La gran parte delle porzioni di territorio che con linguaggio colloquiale chiamiamo «campagne» è stata definita Aree Interne (e svantaggiate quanto a offerta di trasporti collettivi, sanità, istruzione universitaria e altri servizi). Per l’Istat al 1° gennaio 2019 lo erano oltre la metà dei comuni italiani e circa il 60% della superficie nazionale su cui viveva appena il 21,9% della popolazione italiana. L’attuale strategia bioeconomica potrà forse contribuire a mitigare gli squilibri demografici del Paese e di questi territori in via di spopolamento? Non lo credo affatto, almeno finché i residenti rurali saranno costretti a svendere la loro forza lavoro e i loro prodotti per “restare competitivi”.
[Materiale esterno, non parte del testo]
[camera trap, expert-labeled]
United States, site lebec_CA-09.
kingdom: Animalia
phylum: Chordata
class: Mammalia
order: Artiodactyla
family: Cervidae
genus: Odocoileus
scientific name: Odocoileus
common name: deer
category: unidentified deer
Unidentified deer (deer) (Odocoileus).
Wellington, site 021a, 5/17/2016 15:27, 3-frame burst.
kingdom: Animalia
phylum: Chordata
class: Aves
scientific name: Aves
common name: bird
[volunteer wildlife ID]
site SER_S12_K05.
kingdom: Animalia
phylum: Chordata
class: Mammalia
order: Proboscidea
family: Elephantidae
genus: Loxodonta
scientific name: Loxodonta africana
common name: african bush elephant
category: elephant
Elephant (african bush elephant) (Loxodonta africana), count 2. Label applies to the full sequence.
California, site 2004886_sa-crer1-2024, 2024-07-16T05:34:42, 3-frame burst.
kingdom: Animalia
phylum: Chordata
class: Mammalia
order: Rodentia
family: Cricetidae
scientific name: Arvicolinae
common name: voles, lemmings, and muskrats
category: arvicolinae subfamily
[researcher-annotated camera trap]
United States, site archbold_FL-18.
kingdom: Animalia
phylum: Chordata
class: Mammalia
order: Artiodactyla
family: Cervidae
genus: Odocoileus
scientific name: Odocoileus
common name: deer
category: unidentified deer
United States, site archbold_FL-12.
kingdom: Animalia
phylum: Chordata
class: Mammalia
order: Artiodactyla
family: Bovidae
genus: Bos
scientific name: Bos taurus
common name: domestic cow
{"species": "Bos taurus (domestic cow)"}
Il greening dei sistemi agricoli tende difatti a rendere sempre più spinto lo sfruttamento delle risorse vegetali e animali, servendosi di tecniche sofisticate (agro-digitalizzazione, «industria 4.0», Ogm, ecc.). Ma questi sistemi produttivi progettati per aziende medio-grandi impiegano sempre meno lavoro umano. Le vigenti condizioni tecnologiche e politiche favoriscono perciò la concentrazione fondiaria in poche mani a scapito dell’agricoltura di piccola scala e a modelli diffusi di formazione del reddito.

E allontanandosi da campagne forse più produttive ma umanamente desertificate, le popolazioni continueranno ad ammassarsi nelle aree urbane, aggravandone le crisi sociali, ambientali e sanitarie. Bisognerebbe invece rendere possibile il pluralismo dei modelli agricoli, rivitalizzando l’agricoltura contadina e forme agropastorali e policolturali di attivazione degli ecosistemi rurali. Per ristrutturare consapevolmente i nostri modelli agroalimentari dovremmo favorire le multiformi pratiche dell’agroecologia, a bassa intensità di capitali ma ad alta intensità di lavoro, di esperienze collettive e di conoscenze scientifiche.